FMH en chirurgie, attestant que l'intéressé avait fait l'objet, du 15 août au

15.

octobre 2011, d'une thérapie psychopharmacologique diminuant vivement ses

activités cognitives et mnémoniques durant la période en cause,

- qu'il convient de relever

d'emblée que, dans la mesure où ce certificat médical ne fait état d'aucun

diagnostic précis et n'atteste d'aucune incapacité de travail à proprement

parler, on peut douter que l'empêchement invoqué puisse être considéré comme

établi sur cette seule base,

- qu'en outre, un tel empêchement

était dans tous les cas prévisible, s'agissant des effets d'une thérapie, et

avait au demeurant débuté avant même le dépôt du recours, de sorte qu'il

appartenait à la recourante de s'organiser en conséquence,

- qu'au surplus, en ne s'assurant

pas que le dépôt de l'avance de frais avait été effectué avant l'échéance du

délai imparti, la recourante, respectivement son conseil dont les actes lui

sont imputables, n'a pas fait preuve de toute la diligence requise en pareille

situation,

- qu'en effet, il lui aurait été

loisible de vérifier que le paiement avait été effectué en temps utile, une

telle vérification, facile à faire, s'inscrivant dans le cadre du devoir de

diligence incombant à la personne tenue d'effectuer une avance de frais dans un

certain délai sous peine de forclusion (cf. ATF 4C.2/2005 du 30 mars 2005

consid. 4.2),

- que, dans ces conditions,

l'empêchement invoqué ne saurait justifier la restitution du délai requise;

- que la recourante fait par

ailleurs valoir que, compte tenu de "ses graves difficultés

économiques", elle n'avait pas les liquidités nécessaires pour effectuer

l'avance de frais, produisant notamment des relevés de compte bancaire,

- qu'à cet égard, il lui aurait été

loisible de requérir, avant l'expiration du délai fixé au 10 octobre 2011, la

prolongation de ce délai (art. 21 al. 2 LPA-VD), respectivement, le cas

échéant, l'octroi de l'assistance judiciaire (art. 18 LPA-VD),

- que le conseil de la recourante ne

se prévaut d'aucun élément l'ayant empêché sans faute de sa part d'adresser une

telle requête à la cour de céans avant l'expiration du délai en cause,

- qu'en définitive, il s'impose de

constater que les motifs invoqués par la recourante ne sauraient justifier la

restitution du délai imparti pour effectuer l'avance de frais, en application

de l'art. 22 LPA-VD,

- qu'il n'y a dès lors pas lieu

d'entrer en matière sur le recours (art. 47 al. 3 LPA-VD), qui doit être

déclaré irrecevable;

- qu'une telle décision

d'irrecevabilité relève de la compétence de la Cour de droit administratif et

public statuant à trois juges (cf. art. 94 al. 4 LPA-VD; ATF 9C_473/2010 du 7

juin 2011 consid. 4.5);

- que, compte tenue de l'issue de

la procédure, la présente décision est rendue sans frais (cf. art. 49 al. 1 et

50.

LPA-VD) ni allocation de dépens (cf. art. 55 al. 1 LPA-VD),

- qu'une éventuelle avance de frais

effectuée tardivement par la recourante lui sera restituée.

Dispositif

Par ces motifs

la Cour de droit administratif et public

du Tribunal cantonal

arrête:

I.

Le recours est irrecevable.

II.

Il n'est pas perçu d'émolument, ni alloué de

dépens.

III.

Une éventuelle avance de frais tardive sera

restituée.

Lausanne, le 10 novembre 2011

Le président: Le

greffier:

Le présent arrêt est communiqué aux

destinataires de l'avis d'envoi ci-joint.

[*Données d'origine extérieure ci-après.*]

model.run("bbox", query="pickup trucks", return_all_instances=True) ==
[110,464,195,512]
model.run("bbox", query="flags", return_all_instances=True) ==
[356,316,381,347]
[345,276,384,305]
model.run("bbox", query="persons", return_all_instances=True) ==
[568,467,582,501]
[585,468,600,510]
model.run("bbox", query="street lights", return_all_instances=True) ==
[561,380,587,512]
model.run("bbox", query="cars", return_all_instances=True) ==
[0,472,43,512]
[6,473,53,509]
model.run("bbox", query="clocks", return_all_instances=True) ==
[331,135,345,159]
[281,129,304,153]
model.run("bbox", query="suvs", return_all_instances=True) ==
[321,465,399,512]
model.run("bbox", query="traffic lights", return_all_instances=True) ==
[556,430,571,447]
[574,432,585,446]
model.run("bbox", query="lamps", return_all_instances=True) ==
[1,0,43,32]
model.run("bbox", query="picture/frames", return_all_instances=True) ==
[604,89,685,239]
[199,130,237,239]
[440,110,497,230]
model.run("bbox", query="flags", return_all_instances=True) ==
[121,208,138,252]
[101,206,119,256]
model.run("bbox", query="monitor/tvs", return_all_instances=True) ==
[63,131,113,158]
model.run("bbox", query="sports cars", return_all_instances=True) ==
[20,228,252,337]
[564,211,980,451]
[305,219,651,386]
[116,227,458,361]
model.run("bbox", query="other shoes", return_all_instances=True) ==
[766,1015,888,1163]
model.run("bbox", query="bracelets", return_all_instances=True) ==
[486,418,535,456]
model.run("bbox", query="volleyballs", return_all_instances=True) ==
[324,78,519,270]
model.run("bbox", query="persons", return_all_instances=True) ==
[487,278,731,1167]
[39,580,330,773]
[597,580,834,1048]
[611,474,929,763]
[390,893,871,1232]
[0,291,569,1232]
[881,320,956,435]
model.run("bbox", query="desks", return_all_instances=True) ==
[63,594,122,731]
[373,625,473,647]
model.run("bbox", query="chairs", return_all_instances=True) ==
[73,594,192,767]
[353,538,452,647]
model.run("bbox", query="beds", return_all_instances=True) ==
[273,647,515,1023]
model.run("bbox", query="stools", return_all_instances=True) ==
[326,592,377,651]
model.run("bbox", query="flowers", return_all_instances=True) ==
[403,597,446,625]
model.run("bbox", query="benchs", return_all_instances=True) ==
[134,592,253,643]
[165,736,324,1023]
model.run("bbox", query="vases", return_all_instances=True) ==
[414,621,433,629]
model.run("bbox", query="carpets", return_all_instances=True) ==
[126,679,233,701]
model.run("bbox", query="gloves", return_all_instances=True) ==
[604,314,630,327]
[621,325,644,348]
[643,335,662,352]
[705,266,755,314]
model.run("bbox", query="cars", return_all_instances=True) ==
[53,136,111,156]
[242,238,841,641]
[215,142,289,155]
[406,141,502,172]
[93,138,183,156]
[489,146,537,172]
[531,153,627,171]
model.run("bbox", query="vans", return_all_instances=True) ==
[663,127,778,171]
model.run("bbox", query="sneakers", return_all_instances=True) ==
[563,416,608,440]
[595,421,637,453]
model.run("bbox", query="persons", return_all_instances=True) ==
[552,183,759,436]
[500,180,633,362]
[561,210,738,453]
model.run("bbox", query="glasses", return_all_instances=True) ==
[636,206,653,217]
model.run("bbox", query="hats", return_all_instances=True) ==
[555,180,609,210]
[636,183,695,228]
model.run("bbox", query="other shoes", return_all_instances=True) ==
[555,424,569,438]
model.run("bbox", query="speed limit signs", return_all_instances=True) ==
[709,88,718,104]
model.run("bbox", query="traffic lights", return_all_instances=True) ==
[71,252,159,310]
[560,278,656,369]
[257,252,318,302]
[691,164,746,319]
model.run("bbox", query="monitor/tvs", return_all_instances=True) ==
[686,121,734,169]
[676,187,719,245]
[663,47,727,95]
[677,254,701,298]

Il peut faire l'objet, dans les trente

jours suivant sa notification, d'un recours au Tribunal fédéral. Le recours en

matière de droit public s'exerce aux conditions des articles 82 ss de la loi fédérale

du 17 juin 2005 sur le Tribunal fédéral (LTF;

RS 173.110), le recours constitutionnel subsidiaire à celles des articles 113

ss LTF. Le mémoire de recours doit être rédigé dans une

langue officielle, indiquer les conclusions, les motifs et les moyens de

preuve, et être signé. Les motifs doivent exposer succinctement en quoi l’acte

attaqué viole le droit. Les pièces invoquées comme moyens de preuve doivent

être jointes au mémoire, pour autant qu’elles soient en mains de la partie; il

en va de même de la décision attaquée.